At times it can be very distressing to see him like this, especially if he’s a little unwell… And no matter what the doctors say it’s not normal and will never be normal for him because to begin with, he wasn’t born with obvious breathing difficulties other then the stridor. So these are new symptoms that are destined to keep me awake at night to ensure he’s breathing.
Ive used my stethoscope more times on my own baby then i should have. 
Lately I’ve been faced with a handful of Dr Ego’s putting his new symptoms down to the laryngomalacia without even bothering to investigate it, I’m not being funny but last time they checked it was MILD!

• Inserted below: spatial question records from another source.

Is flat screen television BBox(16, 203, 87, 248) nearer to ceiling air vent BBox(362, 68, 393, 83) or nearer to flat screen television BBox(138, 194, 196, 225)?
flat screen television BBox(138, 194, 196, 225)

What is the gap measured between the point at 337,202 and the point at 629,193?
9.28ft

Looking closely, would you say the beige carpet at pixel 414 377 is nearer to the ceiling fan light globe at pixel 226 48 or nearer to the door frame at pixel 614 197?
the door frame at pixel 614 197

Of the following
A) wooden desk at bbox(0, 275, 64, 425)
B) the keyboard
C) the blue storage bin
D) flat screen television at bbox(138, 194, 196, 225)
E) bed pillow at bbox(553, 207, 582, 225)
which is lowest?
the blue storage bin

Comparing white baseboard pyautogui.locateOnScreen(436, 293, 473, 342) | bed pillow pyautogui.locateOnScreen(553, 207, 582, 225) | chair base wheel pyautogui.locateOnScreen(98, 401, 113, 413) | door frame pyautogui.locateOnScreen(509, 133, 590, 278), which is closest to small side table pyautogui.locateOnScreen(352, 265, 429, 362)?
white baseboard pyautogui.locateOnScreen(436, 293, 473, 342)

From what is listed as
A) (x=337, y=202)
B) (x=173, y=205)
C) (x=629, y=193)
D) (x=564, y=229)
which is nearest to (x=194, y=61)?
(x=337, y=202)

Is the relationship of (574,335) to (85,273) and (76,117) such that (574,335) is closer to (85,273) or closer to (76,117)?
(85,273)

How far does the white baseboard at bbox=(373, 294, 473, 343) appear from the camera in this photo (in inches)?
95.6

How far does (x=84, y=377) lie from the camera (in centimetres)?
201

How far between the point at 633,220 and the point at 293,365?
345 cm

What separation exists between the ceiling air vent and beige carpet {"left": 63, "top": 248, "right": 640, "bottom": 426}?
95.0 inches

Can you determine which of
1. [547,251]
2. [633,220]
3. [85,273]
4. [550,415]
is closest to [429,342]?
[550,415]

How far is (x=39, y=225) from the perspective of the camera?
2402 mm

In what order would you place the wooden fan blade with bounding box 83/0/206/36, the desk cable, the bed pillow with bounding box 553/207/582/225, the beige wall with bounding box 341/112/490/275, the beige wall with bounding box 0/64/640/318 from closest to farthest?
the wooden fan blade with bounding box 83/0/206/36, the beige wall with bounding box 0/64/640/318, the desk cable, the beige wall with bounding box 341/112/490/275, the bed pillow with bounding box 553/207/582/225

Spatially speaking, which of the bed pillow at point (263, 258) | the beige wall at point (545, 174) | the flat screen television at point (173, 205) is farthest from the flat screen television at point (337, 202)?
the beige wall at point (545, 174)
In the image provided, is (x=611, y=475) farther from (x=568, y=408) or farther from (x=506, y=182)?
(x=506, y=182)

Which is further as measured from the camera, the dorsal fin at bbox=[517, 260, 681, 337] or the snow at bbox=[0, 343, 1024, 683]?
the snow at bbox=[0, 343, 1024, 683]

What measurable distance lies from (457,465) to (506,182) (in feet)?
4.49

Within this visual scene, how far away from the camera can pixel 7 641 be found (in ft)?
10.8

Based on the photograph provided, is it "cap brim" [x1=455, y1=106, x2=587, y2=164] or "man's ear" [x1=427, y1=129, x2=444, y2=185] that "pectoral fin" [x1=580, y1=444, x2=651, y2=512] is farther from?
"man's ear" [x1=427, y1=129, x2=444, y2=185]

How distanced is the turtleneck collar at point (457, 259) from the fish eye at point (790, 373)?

Note: His Mild Layrngomalicia never caused respiratory distress before! But Severe certainly does!!
#DrEgo

So, On Thursday we went to see his new consultant and she has decided to perform another endoscopy and possibly another supraglottoplasty. We have been sent home with a sleep monitor test to measure he’s heart rate and oxygen levels and this will determine how much urgency is required. For once I left the consultants room feeling satisfied that I’ve actually been listened to and assured that my concerns are warranted.
She even had an explanation to why mini muffin is so mini at only 8.8kg

Babies with breathing difficulties body’s have to work harder to breathe therefore burning more calories then the average infant!

I mean why didn’t any of the other doctors tell me this so I wernt obsessing at every monthly weight check and praying for a day where his size wouldn’t be compared to the 7 month old next to him who was miles bigger and Mini muffin is ONE!
This is what I would tell myself after every criticising comment….

My baby’s not small! Yours is just big!

I am greatful to have mini muffin even if Layrngomalicia had to join the party. He’s an amazing and strong boy. I couldn’t be more lucky to have such a brave little solider.

I will keep you all posted on this journey, and would love to hear some of the difficulties or illnesses you may have experienced with your children/loved ones and how you coped?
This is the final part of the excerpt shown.